Steinbeilzeit
Von Michael Geschwinde
Mehr als 30 Jahre hat Norbert Koch aus Remlingen akribisch die Äcker seiner Heimatgemeinde am Südhang des Höhenzuges Asse bei Wolfenbüttel nach archäologischen Funden abgesucht. Überregional bekannt wurde er durch die Entdeckung einer Mauerkammergrabes der Bernburger Kultur, das 1997 vollständig ausgegraben wurde. Seine Sammlung, die zu den größten Privatsammlungen archäologischer Funde in Niedersachsen zählt, hat er jetzt dem NLD zur wissenschaftlichen Bearbeitung übergeben. Danach wird sie im Braunschweigischen Landesmuseum dauerhaft aufbewahrt werden. Die enorme wissenschaftliche Bedeutung dieser Sammlung besteht darin, dass Norbert Koch systematisch seine Fundstellen dokumentierte und von fast allen Steingeräten die Koordinaten ihrer Fundpunkte festgehalten hat. Damit lassen sich minuziöse Kartierungen auf der Grundlage von mehr als tausend Objekte erstellen, die einen detaillierten Überblick über die vorgeschichtliche Besiedlung am Südhang der Asse erlauben. Es handelt sich um einen außerordentlich siedlungsgünstigen Lebensraum, der durch alle Zeiten die Menschen anzog.

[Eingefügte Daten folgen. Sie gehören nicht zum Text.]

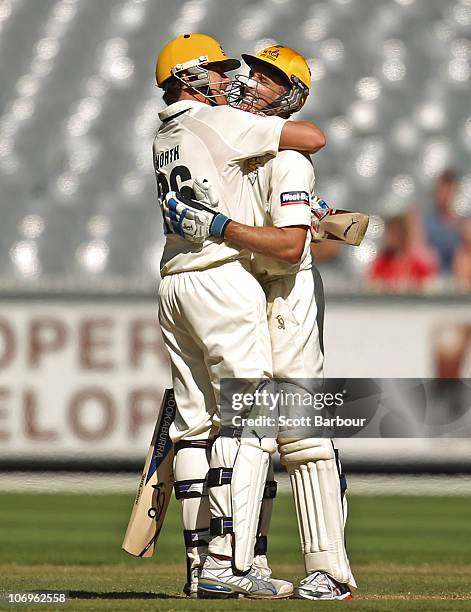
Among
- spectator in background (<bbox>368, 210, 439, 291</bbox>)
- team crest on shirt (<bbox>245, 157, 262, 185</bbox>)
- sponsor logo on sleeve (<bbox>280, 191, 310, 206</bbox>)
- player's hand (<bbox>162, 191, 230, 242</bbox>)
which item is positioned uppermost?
team crest on shirt (<bbox>245, 157, 262, 185</bbox>)

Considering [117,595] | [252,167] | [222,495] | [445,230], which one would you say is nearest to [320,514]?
[222,495]

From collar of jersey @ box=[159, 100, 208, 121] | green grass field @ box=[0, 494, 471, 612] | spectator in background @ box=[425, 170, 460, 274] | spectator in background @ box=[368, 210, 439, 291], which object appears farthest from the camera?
spectator in background @ box=[425, 170, 460, 274]

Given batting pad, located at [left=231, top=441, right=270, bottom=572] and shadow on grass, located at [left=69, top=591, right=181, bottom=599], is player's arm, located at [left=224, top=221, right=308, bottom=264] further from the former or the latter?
shadow on grass, located at [left=69, top=591, right=181, bottom=599]

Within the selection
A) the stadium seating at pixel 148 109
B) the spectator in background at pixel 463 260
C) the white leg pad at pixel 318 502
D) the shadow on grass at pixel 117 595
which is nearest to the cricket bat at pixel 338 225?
the white leg pad at pixel 318 502

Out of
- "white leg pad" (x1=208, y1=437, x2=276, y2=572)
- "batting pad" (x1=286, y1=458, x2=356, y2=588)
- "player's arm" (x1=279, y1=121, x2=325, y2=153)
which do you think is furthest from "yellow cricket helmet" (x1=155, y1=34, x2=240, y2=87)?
"batting pad" (x1=286, y1=458, x2=356, y2=588)

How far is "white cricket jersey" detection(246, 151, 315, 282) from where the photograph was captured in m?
5.02

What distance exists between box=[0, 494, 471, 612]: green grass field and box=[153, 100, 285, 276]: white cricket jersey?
118 cm

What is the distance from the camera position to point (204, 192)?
500 centimetres

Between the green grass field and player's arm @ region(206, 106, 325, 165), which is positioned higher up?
player's arm @ region(206, 106, 325, 165)

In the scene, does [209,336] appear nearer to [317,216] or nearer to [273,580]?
[317,216]

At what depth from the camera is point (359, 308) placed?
11.1 metres

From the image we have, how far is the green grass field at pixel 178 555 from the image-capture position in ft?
15.5

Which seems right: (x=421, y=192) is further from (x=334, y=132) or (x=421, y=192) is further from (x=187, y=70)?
(x=187, y=70)

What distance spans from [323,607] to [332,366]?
663 cm
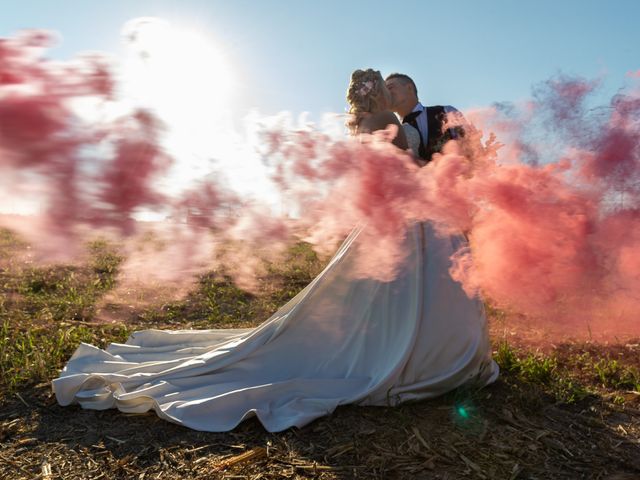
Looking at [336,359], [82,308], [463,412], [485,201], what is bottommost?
[82,308]

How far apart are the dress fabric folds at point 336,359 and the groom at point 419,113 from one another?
1.87ft

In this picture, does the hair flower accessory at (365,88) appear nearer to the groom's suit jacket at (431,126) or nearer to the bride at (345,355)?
the bride at (345,355)

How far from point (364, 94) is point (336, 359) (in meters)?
1.79

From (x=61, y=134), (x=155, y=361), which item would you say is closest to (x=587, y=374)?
(x=155, y=361)

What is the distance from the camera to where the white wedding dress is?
3.55 meters

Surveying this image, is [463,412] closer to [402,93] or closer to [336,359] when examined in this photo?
[336,359]

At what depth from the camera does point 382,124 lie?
356 centimetres

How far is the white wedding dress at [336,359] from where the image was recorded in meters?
3.55

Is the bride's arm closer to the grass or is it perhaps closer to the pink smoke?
the pink smoke

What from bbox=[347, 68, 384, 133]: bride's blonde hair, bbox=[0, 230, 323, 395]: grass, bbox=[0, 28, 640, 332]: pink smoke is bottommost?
bbox=[0, 230, 323, 395]: grass

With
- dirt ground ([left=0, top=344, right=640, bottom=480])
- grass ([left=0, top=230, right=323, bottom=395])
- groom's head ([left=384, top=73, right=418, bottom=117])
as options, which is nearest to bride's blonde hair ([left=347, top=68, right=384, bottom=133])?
groom's head ([left=384, top=73, right=418, bottom=117])

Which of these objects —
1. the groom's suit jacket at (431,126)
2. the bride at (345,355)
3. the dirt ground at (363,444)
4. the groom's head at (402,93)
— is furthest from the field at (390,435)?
the groom's head at (402,93)

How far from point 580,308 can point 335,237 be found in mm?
1301

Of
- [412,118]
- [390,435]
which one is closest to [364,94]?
[412,118]
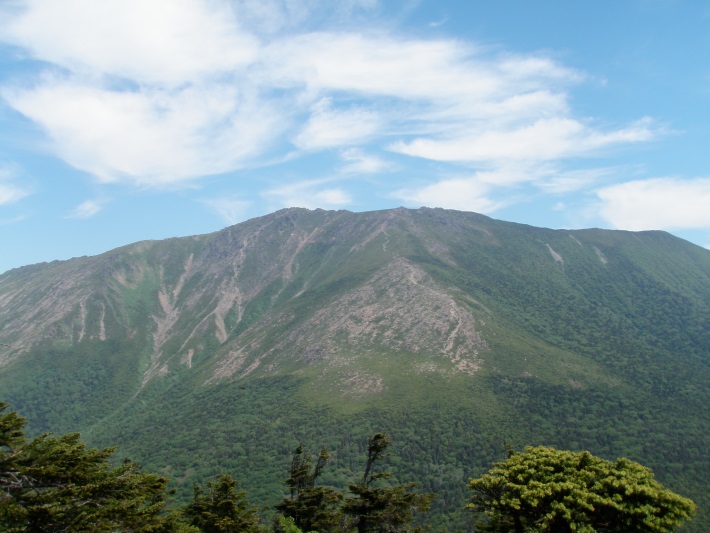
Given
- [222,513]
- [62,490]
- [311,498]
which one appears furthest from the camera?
[311,498]

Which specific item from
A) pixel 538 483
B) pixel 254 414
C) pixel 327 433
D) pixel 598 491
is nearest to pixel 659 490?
pixel 598 491

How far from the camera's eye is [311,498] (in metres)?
36.4

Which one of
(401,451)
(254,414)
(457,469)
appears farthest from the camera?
(254,414)

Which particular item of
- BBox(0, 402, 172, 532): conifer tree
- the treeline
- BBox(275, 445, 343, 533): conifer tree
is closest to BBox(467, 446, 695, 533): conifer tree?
the treeline

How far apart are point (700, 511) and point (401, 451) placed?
8026 cm

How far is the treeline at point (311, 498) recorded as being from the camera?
17.7m

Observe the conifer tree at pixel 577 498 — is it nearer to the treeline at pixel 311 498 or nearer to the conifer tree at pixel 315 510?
the treeline at pixel 311 498

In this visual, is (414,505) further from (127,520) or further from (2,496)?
(2,496)

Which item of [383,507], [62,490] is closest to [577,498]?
[383,507]

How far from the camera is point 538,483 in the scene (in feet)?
89.6

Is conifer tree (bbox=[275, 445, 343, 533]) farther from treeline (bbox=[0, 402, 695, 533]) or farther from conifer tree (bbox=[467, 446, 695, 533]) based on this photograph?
conifer tree (bbox=[467, 446, 695, 533])

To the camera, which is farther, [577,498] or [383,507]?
Answer: [383,507]

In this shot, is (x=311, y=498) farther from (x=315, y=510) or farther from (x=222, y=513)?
(x=222, y=513)

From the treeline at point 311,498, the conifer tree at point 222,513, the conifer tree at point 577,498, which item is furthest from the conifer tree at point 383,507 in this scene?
the conifer tree at point 222,513
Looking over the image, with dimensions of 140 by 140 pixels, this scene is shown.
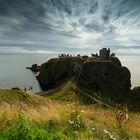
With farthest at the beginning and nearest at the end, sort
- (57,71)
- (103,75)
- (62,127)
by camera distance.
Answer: (57,71) < (103,75) < (62,127)

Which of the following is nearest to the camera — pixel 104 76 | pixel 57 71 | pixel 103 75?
pixel 103 75

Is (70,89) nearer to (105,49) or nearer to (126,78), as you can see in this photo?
(126,78)

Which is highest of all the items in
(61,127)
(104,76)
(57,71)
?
(61,127)

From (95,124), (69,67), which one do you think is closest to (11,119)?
(95,124)

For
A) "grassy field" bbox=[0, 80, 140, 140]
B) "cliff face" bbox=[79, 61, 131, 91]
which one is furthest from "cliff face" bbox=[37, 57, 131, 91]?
"grassy field" bbox=[0, 80, 140, 140]

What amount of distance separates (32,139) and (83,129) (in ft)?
10.9

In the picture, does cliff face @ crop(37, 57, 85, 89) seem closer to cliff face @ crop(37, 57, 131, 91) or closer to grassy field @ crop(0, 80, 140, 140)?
cliff face @ crop(37, 57, 131, 91)

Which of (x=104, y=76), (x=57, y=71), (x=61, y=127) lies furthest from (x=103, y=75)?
(x=61, y=127)

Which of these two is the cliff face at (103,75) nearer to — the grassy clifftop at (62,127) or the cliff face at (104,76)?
the cliff face at (104,76)

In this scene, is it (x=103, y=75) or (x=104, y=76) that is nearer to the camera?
(x=103, y=75)

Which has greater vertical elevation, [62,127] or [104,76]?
[62,127]

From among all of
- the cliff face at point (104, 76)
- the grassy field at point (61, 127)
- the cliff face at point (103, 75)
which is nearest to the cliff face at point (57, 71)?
the cliff face at point (103, 75)

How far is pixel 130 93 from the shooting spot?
329 feet

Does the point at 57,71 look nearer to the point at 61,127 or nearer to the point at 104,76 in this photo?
the point at 104,76
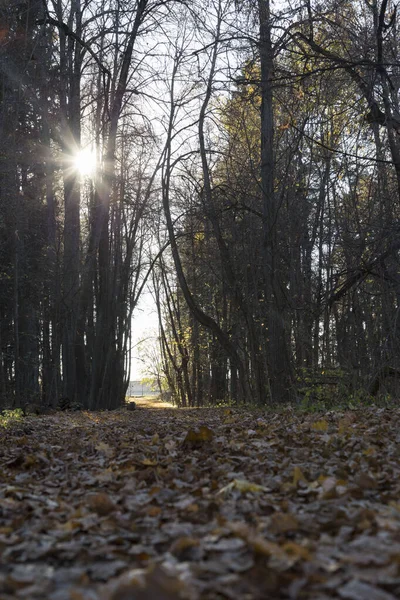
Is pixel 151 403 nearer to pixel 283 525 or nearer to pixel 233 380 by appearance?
pixel 233 380

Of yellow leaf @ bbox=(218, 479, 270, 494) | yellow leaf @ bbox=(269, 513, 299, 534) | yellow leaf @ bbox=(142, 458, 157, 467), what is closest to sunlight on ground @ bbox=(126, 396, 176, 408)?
yellow leaf @ bbox=(142, 458, 157, 467)

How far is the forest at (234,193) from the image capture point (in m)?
8.52

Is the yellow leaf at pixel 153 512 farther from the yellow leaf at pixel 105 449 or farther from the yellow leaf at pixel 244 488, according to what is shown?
the yellow leaf at pixel 105 449

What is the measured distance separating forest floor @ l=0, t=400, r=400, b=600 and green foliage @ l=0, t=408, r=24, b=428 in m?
4.33

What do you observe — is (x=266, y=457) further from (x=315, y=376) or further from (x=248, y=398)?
(x=248, y=398)

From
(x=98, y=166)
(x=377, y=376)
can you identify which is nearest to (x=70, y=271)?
(x=98, y=166)

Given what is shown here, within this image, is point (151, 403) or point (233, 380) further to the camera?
point (151, 403)

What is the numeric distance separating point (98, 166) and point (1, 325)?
641 centimetres

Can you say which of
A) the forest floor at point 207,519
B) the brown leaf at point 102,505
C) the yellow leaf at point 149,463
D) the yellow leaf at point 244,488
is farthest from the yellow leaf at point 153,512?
the yellow leaf at point 149,463

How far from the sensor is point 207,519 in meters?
2.78

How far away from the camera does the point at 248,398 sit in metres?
14.3

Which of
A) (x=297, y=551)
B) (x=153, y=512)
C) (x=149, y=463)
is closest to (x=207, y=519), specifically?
(x=153, y=512)

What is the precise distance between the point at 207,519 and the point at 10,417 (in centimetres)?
930

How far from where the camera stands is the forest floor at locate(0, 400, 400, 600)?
73.6 inches
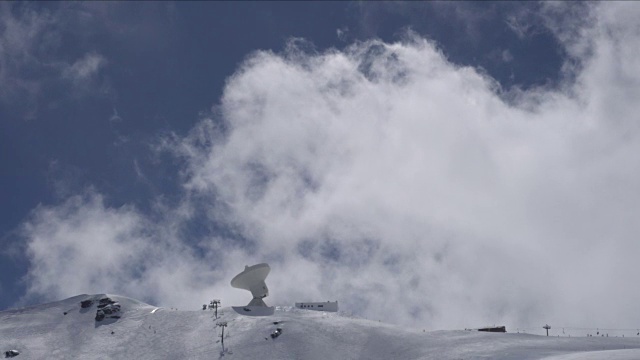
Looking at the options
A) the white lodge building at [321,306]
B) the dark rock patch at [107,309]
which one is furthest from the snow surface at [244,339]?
the white lodge building at [321,306]

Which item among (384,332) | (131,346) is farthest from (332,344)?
(131,346)

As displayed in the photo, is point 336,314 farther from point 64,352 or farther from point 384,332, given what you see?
point 64,352

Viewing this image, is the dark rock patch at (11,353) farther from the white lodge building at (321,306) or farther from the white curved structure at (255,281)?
the white lodge building at (321,306)

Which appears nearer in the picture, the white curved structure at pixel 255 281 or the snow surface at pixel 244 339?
the snow surface at pixel 244 339

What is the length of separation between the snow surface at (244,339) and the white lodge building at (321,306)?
7.74m

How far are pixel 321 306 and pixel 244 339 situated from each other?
85.8 ft

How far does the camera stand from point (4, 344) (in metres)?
124

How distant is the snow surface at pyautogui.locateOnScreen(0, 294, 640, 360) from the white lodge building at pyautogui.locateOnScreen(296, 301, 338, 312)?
7.74m

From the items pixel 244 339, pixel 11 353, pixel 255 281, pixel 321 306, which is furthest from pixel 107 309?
pixel 321 306

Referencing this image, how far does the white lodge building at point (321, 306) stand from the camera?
14325 cm

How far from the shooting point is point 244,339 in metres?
120

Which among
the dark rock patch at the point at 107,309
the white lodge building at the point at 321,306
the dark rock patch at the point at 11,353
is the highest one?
the white lodge building at the point at 321,306

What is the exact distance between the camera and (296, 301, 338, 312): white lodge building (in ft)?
470

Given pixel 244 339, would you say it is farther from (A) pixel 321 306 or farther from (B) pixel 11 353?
(B) pixel 11 353
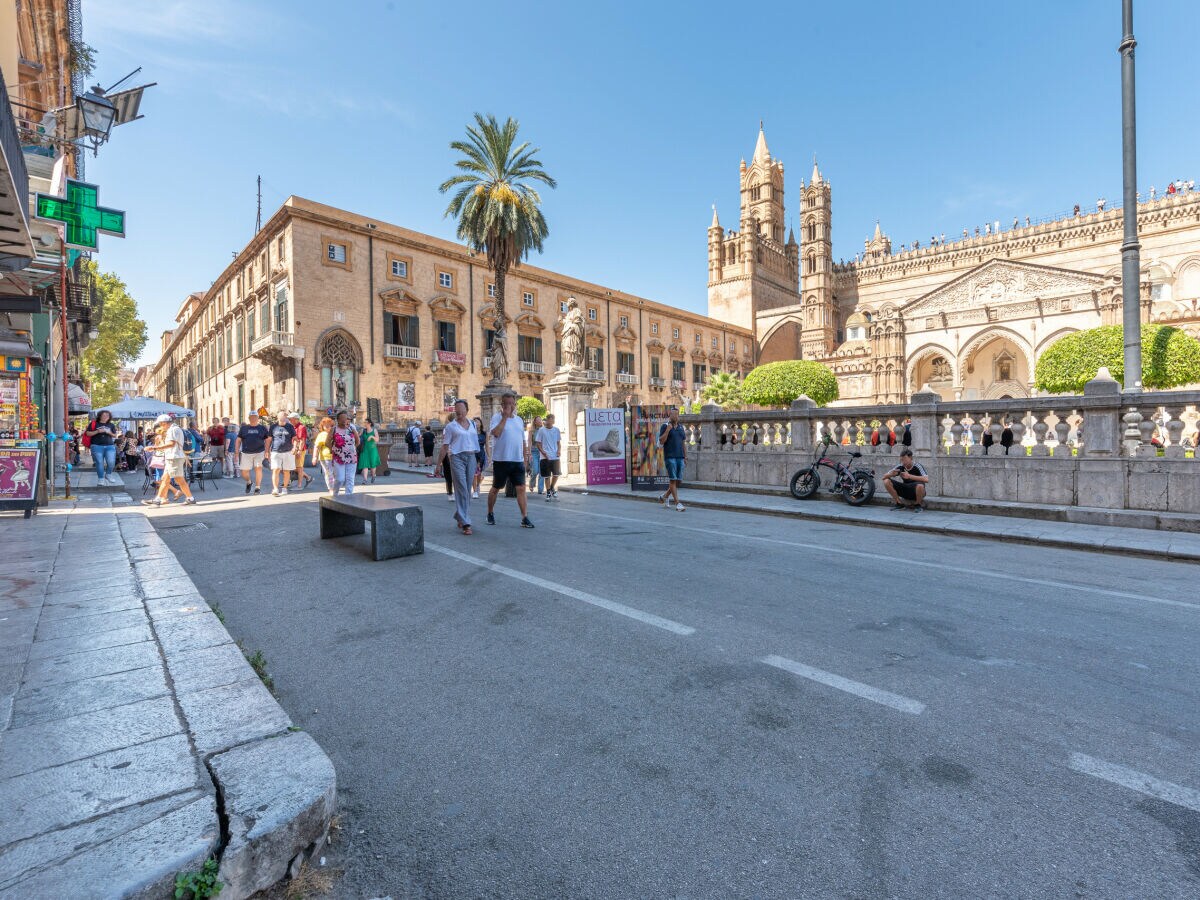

Besonders beeindruckend ist der Bestand an überschlägig geschätzt 500 Steinbeilen, Äxten, Mahl- und Klopfsteinen. Vergleichbar umfangreiche Kollektionen sind allenfalls von den fruchtbaren Böden des Leinetals bekannt. Mit seiner gute Ortskenntnis und seinen Kontakte zu den Landwirten konnte Norbert Koch günstige Witterungen ausnutzen und systematisch die Fundstellen intensiv begehen. Die vom Pflug an die Ackeroberfläche gebrachten Steinbeile sind ebenso wie Keramik ein wichtiger Anzeiger für jungsteinzeitliche Siedlungen. In der zweiten Hälfte des 20. Jh. wurde fast überall in Norddeutschland der Versuch unternommen, im Rahmen einer „Archäologischen Landesaufnahme“ durch systematische Begehungen und Kartierungen von Oberflächenfunden einen Überblick über die Vorgeschichte der einzelnen Regionen zu gewinnen. Mittlerweile sind solche Lesefunde selten geworden, weil heute weniger tief gepflügt wird, die anstelle der Pflüge eingesetzten Kreiseleggen die Keramik zerschlagen und evtl. vorhandene Steinbeile mechanisch ausgelesen werden. Für viele Regionen zeichnet sich aber wohl auch eine Erschöpfung des Bestandes an Fundmaterial ab, das noch in den Äckern verborgen liegt – archäologische Funde gehören zu den nicht-nachwachsenden Ressourcen. In Zukunft wird es kaum noch möglich sein, vergleichbare Prospektionsergebnisse zu erzielen.
Ungeahnte Aktualität erhält die Sammlung Koch dadurch, dass von ihr auch Flächen erfasst sind, die für das geplante Atommüllzwischenlager Asse in Anspruch genommen werden. Sie geben damit der archäologischen Denkmalpflege die Daten für eine belastbare Potenzialkartierung dieses Raumes an die Hand, die helfen wird, geeignete archäologische Maßnahmen bereits im Vorfeld durchzuführen.